— start of Recorded data —
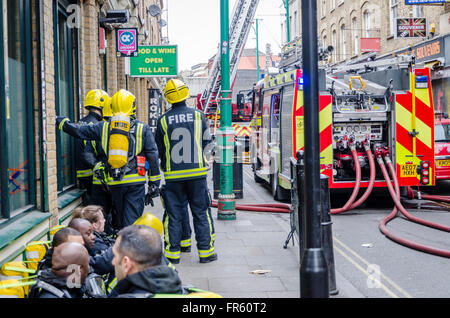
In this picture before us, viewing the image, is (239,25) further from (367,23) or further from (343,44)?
(343,44)

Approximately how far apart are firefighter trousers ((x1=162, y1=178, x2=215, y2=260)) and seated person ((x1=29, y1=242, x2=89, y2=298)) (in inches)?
116

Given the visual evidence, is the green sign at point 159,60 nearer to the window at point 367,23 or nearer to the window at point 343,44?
the window at point 367,23

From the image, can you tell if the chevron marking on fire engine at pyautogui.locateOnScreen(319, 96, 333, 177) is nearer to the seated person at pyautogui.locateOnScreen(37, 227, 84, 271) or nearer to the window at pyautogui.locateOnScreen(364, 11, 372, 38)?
the seated person at pyautogui.locateOnScreen(37, 227, 84, 271)

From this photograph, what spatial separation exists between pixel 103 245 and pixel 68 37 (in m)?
4.91

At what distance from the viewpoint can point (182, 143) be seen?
20.0 feet

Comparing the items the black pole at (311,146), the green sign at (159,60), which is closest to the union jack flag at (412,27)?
the green sign at (159,60)

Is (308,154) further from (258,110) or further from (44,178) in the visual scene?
(258,110)

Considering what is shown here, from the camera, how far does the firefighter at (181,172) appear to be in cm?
610

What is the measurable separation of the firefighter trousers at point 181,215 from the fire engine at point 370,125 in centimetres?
387

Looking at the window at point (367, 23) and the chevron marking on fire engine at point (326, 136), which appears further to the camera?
the window at point (367, 23)

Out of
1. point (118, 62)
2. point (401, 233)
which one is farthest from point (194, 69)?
point (401, 233)

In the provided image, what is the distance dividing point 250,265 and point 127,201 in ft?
4.99

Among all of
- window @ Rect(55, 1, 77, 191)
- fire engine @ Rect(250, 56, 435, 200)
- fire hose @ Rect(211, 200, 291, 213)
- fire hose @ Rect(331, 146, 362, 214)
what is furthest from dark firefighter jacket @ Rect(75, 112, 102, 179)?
fire hose @ Rect(331, 146, 362, 214)

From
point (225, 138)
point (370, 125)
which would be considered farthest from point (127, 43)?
point (370, 125)
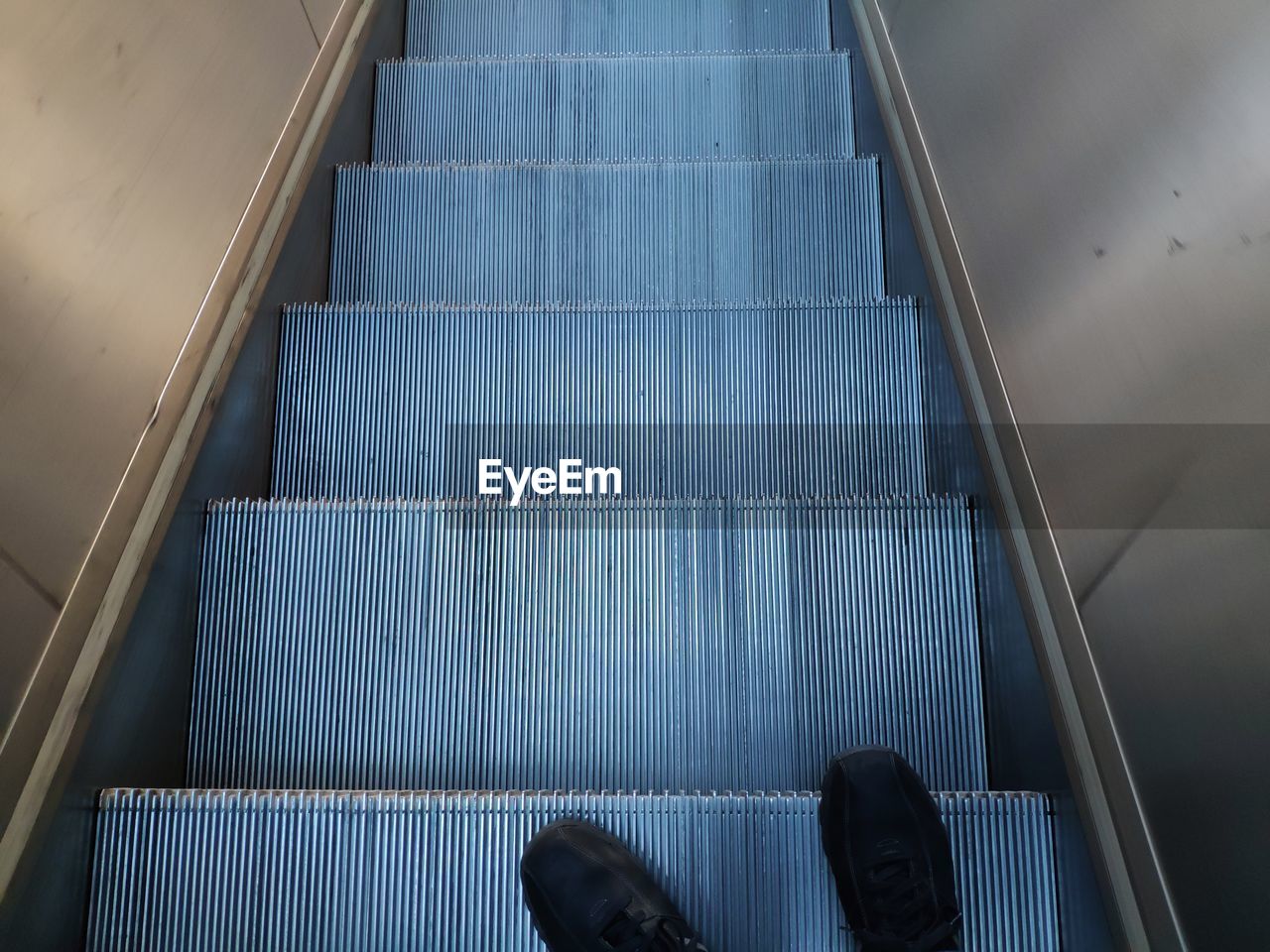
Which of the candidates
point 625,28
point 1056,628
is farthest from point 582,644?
point 625,28

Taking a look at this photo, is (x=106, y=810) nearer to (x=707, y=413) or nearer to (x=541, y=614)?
(x=541, y=614)

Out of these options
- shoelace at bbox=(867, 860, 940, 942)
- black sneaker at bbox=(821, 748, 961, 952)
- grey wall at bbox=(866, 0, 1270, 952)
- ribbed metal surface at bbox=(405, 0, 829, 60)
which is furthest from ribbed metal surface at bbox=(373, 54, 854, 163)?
shoelace at bbox=(867, 860, 940, 942)

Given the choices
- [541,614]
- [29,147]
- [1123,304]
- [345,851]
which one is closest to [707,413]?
[541,614]

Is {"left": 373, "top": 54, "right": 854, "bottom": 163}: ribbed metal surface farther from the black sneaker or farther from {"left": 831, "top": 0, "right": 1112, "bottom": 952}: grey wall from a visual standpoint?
the black sneaker

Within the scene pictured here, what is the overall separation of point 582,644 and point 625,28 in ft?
7.57

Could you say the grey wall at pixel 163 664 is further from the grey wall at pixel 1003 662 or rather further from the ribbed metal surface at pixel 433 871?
the grey wall at pixel 1003 662

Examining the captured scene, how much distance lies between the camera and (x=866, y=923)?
126cm

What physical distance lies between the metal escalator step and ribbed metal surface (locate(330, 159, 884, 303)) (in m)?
0.84

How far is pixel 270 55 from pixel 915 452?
1.65m

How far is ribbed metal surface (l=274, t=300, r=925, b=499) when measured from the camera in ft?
6.12

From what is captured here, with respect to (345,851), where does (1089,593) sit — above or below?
above

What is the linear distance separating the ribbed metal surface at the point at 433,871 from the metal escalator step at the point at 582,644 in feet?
0.54

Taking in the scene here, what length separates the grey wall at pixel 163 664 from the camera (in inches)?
48.1

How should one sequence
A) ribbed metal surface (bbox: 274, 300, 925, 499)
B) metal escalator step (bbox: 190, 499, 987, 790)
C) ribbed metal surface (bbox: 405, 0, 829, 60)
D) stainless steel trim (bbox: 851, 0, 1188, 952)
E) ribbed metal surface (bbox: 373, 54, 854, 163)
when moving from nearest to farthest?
stainless steel trim (bbox: 851, 0, 1188, 952) → metal escalator step (bbox: 190, 499, 987, 790) → ribbed metal surface (bbox: 274, 300, 925, 499) → ribbed metal surface (bbox: 373, 54, 854, 163) → ribbed metal surface (bbox: 405, 0, 829, 60)
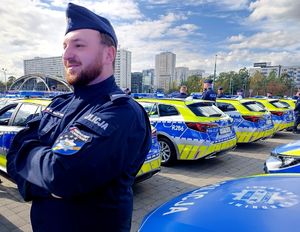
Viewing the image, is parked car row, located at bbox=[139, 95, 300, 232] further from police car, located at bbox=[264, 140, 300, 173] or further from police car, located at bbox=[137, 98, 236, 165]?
police car, located at bbox=[137, 98, 236, 165]

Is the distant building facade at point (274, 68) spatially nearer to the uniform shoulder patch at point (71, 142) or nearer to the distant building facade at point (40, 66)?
the distant building facade at point (40, 66)

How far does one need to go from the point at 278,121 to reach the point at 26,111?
8.78m

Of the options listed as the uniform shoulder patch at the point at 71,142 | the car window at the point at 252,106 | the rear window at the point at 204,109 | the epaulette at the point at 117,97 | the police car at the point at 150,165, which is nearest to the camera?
the uniform shoulder patch at the point at 71,142

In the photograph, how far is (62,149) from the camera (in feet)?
3.69

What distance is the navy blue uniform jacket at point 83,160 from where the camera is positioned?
1108 millimetres

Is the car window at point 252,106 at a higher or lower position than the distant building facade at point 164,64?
lower

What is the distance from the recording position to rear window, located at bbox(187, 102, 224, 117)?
19.2ft

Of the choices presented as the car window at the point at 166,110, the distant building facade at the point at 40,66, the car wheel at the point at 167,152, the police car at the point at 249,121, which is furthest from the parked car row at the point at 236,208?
the distant building facade at the point at 40,66

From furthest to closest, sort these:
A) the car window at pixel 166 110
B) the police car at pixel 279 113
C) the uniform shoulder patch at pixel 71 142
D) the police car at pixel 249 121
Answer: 1. the police car at pixel 279 113
2. the police car at pixel 249 121
3. the car window at pixel 166 110
4. the uniform shoulder patch at pixel 71 142

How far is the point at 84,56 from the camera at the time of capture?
133 cm

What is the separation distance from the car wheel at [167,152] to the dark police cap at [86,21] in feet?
15.1

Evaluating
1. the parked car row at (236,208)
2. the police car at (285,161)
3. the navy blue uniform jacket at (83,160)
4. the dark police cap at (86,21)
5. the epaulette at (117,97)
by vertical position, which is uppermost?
the dark police cap at (86,21)

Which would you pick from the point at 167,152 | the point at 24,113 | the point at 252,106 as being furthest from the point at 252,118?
the point at 24,113

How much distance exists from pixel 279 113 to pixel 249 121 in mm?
3084
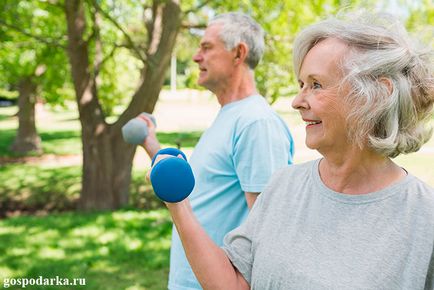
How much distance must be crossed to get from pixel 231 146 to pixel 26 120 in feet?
— end of Recorded data —
* [What you are asked to do]
Copy out all of the items above word for word, omitting the pictures.

* [Solution to the problem]
In this picture before us, viewing the image, is (239,25) further from (367,23) or further from (343,44)?
(343,44)

Approximately how far apart are firefighter trousers ((x1=162, y1=178, x2=215, y2=260)) and seated person ((x1=29, y1=242, x2=89, y2=298)) (in inches)?
116

Given the visual evidence, is the green sign at point 159,60 nearer to the window at point 367,23 or nearer to the window at point 343,44?
the window at point 367,23

From the image, can you tell if the chevron marking on fire engine at pyautogui.locateOnScreen(319, 96, 333, 177) is nearer to the seated person at pyautogui.locateOnScreen(37, 227, 84, 271) or nearer to the window at pyautogui.locateOnScreen(364, 11, 372, 38)?
the seated person at pyautogui.locateOnScreen(37, 227, 84, 271)

From this photograph, what spatial separation exists between pixel 103 245 and pixel 68 37 (in m)?
4.91

At what distance from the viewpoint can point (182, 143) be seen?
20.0 feet

Comparing the items the black pole at (311,146), the green sign at (159,60), which is closest to the union jack flag at (412,27)?
the green sign at (159,60)

Is (308,154) further from (258,110) or further from (44,178) in the visual scene?
(258,110)

Considering what is shown here, from the camera, how far does the firefighter at (181,172) appear to be in cm?
610

What is the measurable separation of the firefighter trousers at point 181,215 from the fire engine at point 370,125 in centimetres?
387

Looking at the window at point (367, 23) and the chevron marking on fire engine at point (326, 136), which appears further to the camera?
the window at point (367, 23)

Out of
1. point (118, 62)
2. point (401, 233)
which one is farthest from point (194, 69)?
point (401, 233)

In the provided image, what is the distance dividing point 250,265 and point 127,201 in ft?
4.99

Among all of
- window @ Rect(55, 1, 77, 191)
- fire engine @ Rect(250, 56, 435, 200)
- fire hose @ Rect(211, 200, 291, 213)
- fire hose @ Rect(331, 146, 362, 214)
what is furthest from dark firefighter jacket @ Rect(75, 112, 102, 179)?
fire hose @ Rect(331, 146, 362, 214)

From
point (225, 138)
point (370, 125)
which would be considered farthest from point (127, 43)?
point (370, 125)
Which of the candidates
point 625,28
point 1056,628
is farthest from point 582,644?
point 625,28

Taking a look at this photo, is (x=106, y=810) nearer to (x=707, y=413) or nearer to (x=541, y=614)?
(x=541, y=614)

Out of these options
- shoelace at bbox=(867, 860, 940, 942)
- black sneaker at bbox=(821, 748, 961, 952)
- grey wall at bbox=(866, 0, 1270, 952)
- ribbed metal surface at bbox=(405, 0, 829, 60)
which is furthest from ribbed metal surface at bbox=(373, 54, 854, 163)?
shoelace at bbox=(867, 860, 940, 942)

Given the choices
- [541,614]
- [29,147]
- [1123,304]
- [345,851]
which one is closest to [707,413]?
[541,614]

Is {"left": 373, "top": 54, "right": 854, "bottom": 163}: ribbed metal surface farther from the black sneaker or farther from {"left": 831, "top": 0, "right": 1112, "bottom": 952}: grey wall from a visual standpoint?
the black sneaker

Within the scene pictured here, what is the overall separation of point 582,644 and point 625,28 in ft?
7.57

Could you say the grey wall at pixel 163 664 is further from the grey wall at pixel 1003 662 or rather further from the ribbed metal surface at pixel 433 871?
the grey wall at pixel 1003 662

Examining the captured scene, how much distance lies between the camera and (x=866, y=923)?
126cm

What physical distance lies between the metal escalator step and ribbed metal surface (locate(330, 159, 884, 303)) (in m)?
0.84

How far is pixel 270 55 from pixel 915 452?
1.65m

How far is ribbed metal surface (l=274, t=300, r=925, b=499) when measured from the camera in ft?
6.12

From what is captured here, with respect to (345,851), where does (1089,593) sit — above or below?
above

What is the linear distance separating the ribbed metal surface at the point at 433,871 from the metal escalator step at the point at 582,644 in feet?
0.54

Taking in the scene here, what length separates the grey wall at pixel 163 664 from the camera (in inches)?
48.1

How should one sequence
A) ribbed metal surface (bbox: 274, 300, 925, 499)
B) metal escalator step (bbox: 190, 499, 987, 790)
C) ribbed metal surface (bbox: 405, 0, 829, 60)
D) stainless steel trim (bbox: 851, 0, 1188, 952)
E) ribbed metal surface (bbox: 373, 54, 854, 163)
when moving from nearest to farthest?
stainless steel trim (bbox: 851, 0, 1188, 952) → metal escalator step (bbox: 190, 499, 987, 790) → ribbed metal surface (bbox: 274, 300, 925, 499) → ribbed metal surface (bbox: 373, 54, 854, 163) → ribbed metal surface (bbox: 405, 0, 829, 60)
Viewing the image, is parked car row, located at bbox=[139, 95, 300, 232] further from police car, located at bbox=[264, 140, 300, 173] or further from police car, located at bbox=[137, 98, 236, 165]?
police car, located at bbox=[137, 98, 236, 165]

Is the distant building facade at point (274, 68) spatially nearer to the uniform shoulder patch at point (71, 142) or nearer to the distant building facade at point (40, 66)?
the distant building facade at point (40, 66)

How far does one need to go from the point at 278,121 to reach the point at 26,111?
8.78m

Of the options listed as the uniform shoulder patch at the point at 71,142 | the car window at the point at 252,106 | the rear window at the point at 204,109 | the epaulette at the point at 117,97 | the police car at the point at 150,165, which is nearest to the camera?
the uniform shoulder patch at the point at 71,142

In the photograph, how far is (62,149) from the camera (in feet)?
3.69

What distance is the navy blue uniform jacket at point 83,160 from where the camera is positioned?
1108 millimetres

Is the car window at point 252,106 at a higher or lower position than the distant building facade at point 164,64?
lower

What is the distance from the recording position to rear window, located at bbox(187, 102, 224, 117)?
19.2ft

Of the choices presented as the car window at the point at 166,110, the distant building facade at the point at 40,66, the car wheel at the point at 167,152, the police car at the point at 249,121, which is furthest from the parked car row at the point at 236,208?
the distant building facade at the point at 40,66

From furthest to closest, sort these:
A) the car window at pixel 166 110
B) the police car at pixel 279 113
C) the uniform shoulder patch at pixel 71 142
D) the police car at pixel 249 121
Answer: 1. the police car at pixel 279 113
2. the police car at pixel 249 121
3. the car window at pixel 166 110
4. the uniform shoulder patch at pixel 71 142

How far is the point at 84,56 from the camera at the time of capture?
133 cm

What is the separation distance from the car wheel at [167,152] to the dark police cap at [86,21] in feet?
15.1

Evaluating
1. the parked car row at (236,208)
2. the police car at (285,161)
3. the navy blue uniform jacket at (83,160)
4. the dark police cap at (86,21)
5. the epaulette at (117,97)
by vertical position, which is uppermost?
the dark police cap at (86,21)

Which would you pick from the point at 167,152 | the point at 24,113 | the point at 252,106 as being furthest from the point at 252,118?
the point at 24,113

How much distance exists from pixel 279 113 to pixel 249 121 in mm?
3084
How much distance must be crossed to get from pixel 231 146 to pixel 26 120 in feet?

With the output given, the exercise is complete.